The solution: Embedding security engineers into development teams
To break down silos and improve security efficiency, the organisation introduced Embedded Security Engineers within development teams. This approach ensured that security expertise was always available where it was needed, eliminating bottlenecks and enabling a proactive security culture.
Key Changes Implemented:
- Security Engineers Became Part of Dev Teams
- Instead of working as an external function, security engineers were placed directly into development teams.
- This eliminated handoffs and competing priorities, ensuring security expertise was built into day-to-day development.
- Security Became Seamless and Developer-Friendly
- Security engineers worked alongside developers to automate security checks and integrate them into existing workflows.
- Hands-on support was provided to help developers understand why security fixes mattered and how to address them efficiently.

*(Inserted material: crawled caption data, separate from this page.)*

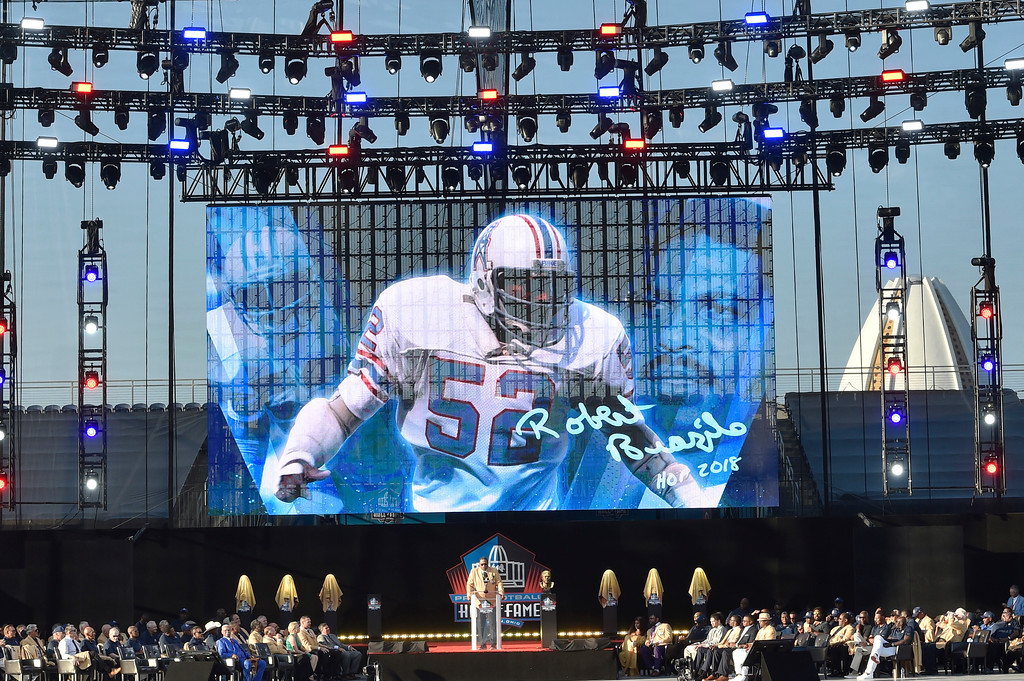 . Former NFL player Robert Brazile delivers his induction speech at the Pro Football Hall of Fame on Saturday, Aug. 4, 2018, in Canton, Ohio. (AP Photo/David Richard)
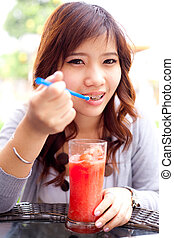 Woman drinking fruit shakes.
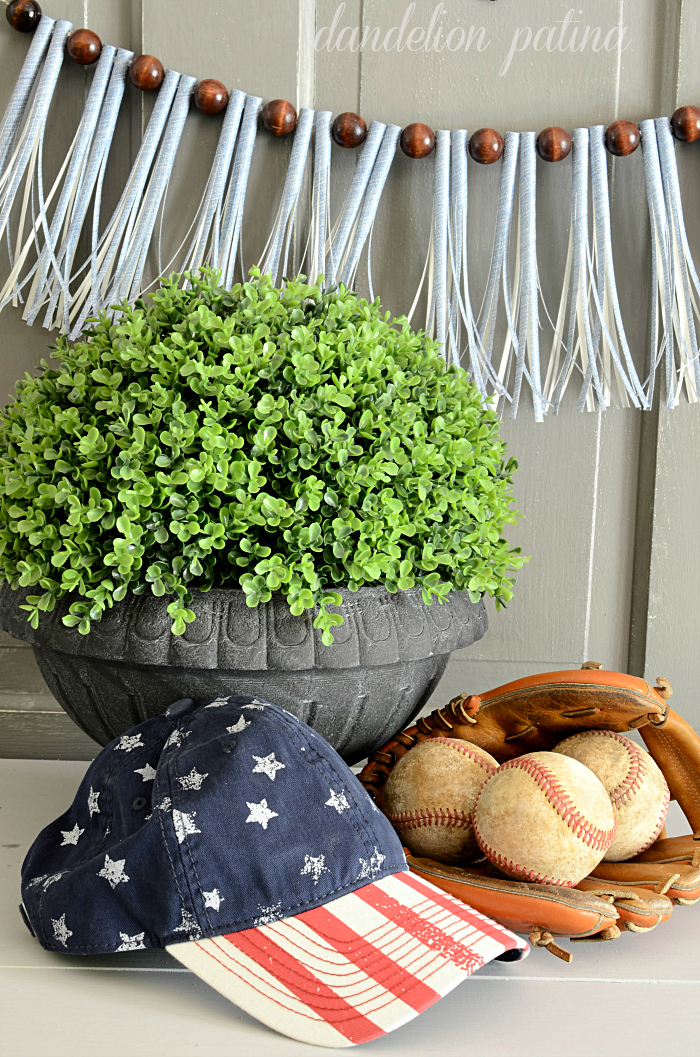freedom, baseball caps, and baseballs for a fourth of july vignette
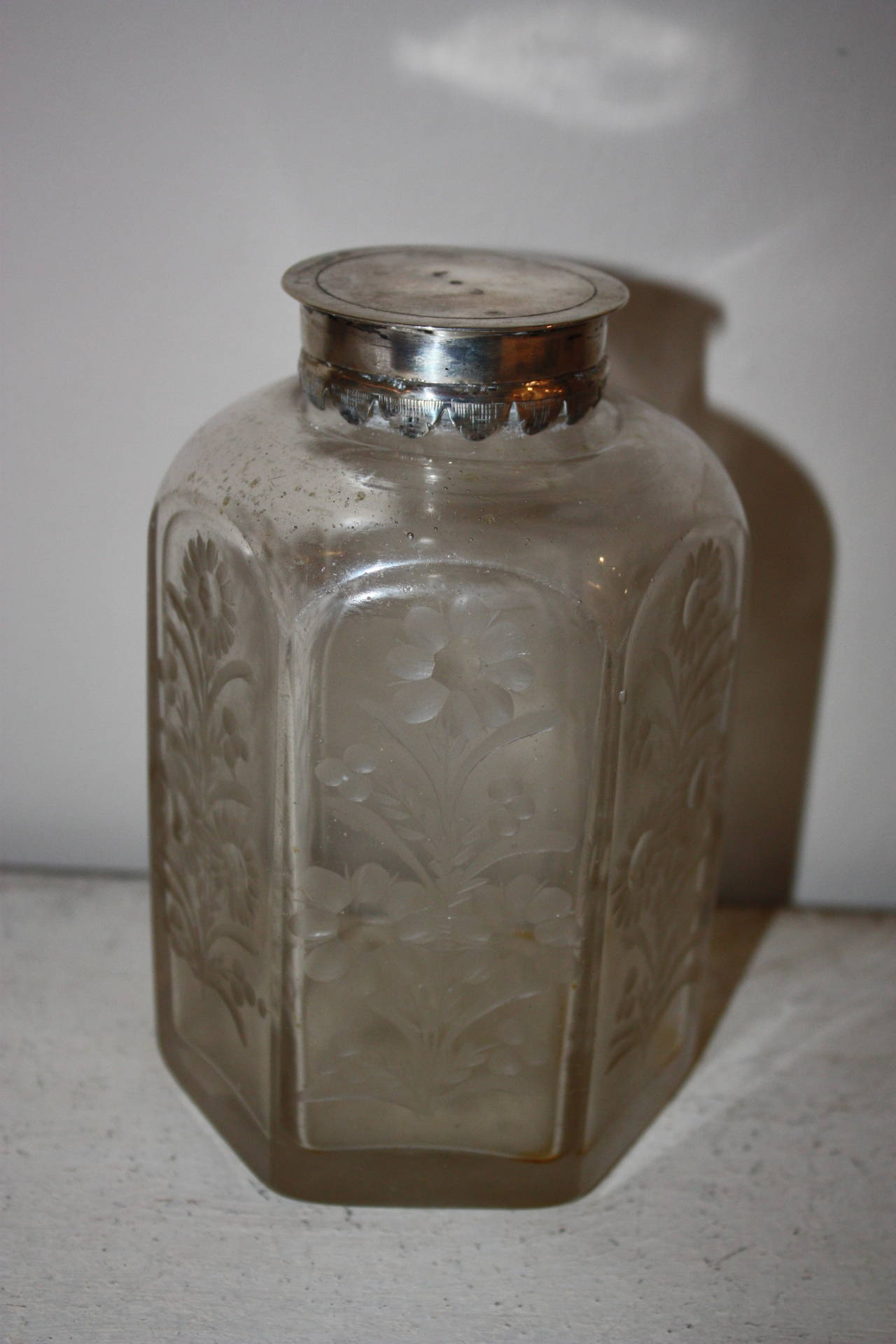 Very beautiful glass bottle with silver lid and engraved flower motives.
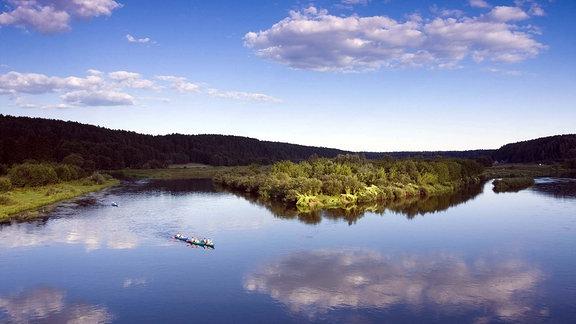 Gruppe von Kanufahrern auf einem Fluss vor grünem Wald.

- Faster Vulnerability Remediation
- With security engineers embedded, vulnerabilities were now identified, triaged, and resolved within the same sprint.
- The organisation moved from reactive, end-of-cycle security interventions to continuous security integration.
- Building Long-Term Security Capability
- Developers were trained to proactively manage security in their codebases, reducing dependency on external security teams.
- Teams created and maintained their own threat models within a few sprints, enabling self-sufficiency in secure development.
- Minimised Dependency on External Reviews
- Security was no longer an afterthought that required costly external audits or last-minute fixes.
- By shifting security “left” into development, teams could proactively manage risks before they became critical issues.
The outcome: Security as an enabler, not a barrier
By embedding security engineers within development teams, the organisation achieved:
- Faster Security Fixes
- What once took multiple sprints to resolve was now often fixed within a single sprint.
- Security became an enabler of fast, secure development rather than a blocker.
- Stronger Collaboration Between Dev and Security
- Security was no longer a separate function—it was part of the team.
- Developers had immediate access to security guidance, leading to better, more secure coding practices.
- Reduced Bottlenecks and Handoffs
- Security was no longer a slow-moving external review process.
- Developers had real-time security support, eliminating delays in identifying and fixing vulnerabilities.
- A Scalable, Self-Sufficient Security Culture
- Developers took ownership of security, reducing reliance on a stretched central security team.
- Teams became security champions within their own projects, ensuring security was integrated into every stage of development.
Conclusion: A model for large-scale security integration
This transformation enabled the organisation to scale its security practices without slowing down development.
By embedding security engineers within development teams, they shifted from reactive security fixes to proactive security integration, ensuring a faster, more resilient approach to securing applications.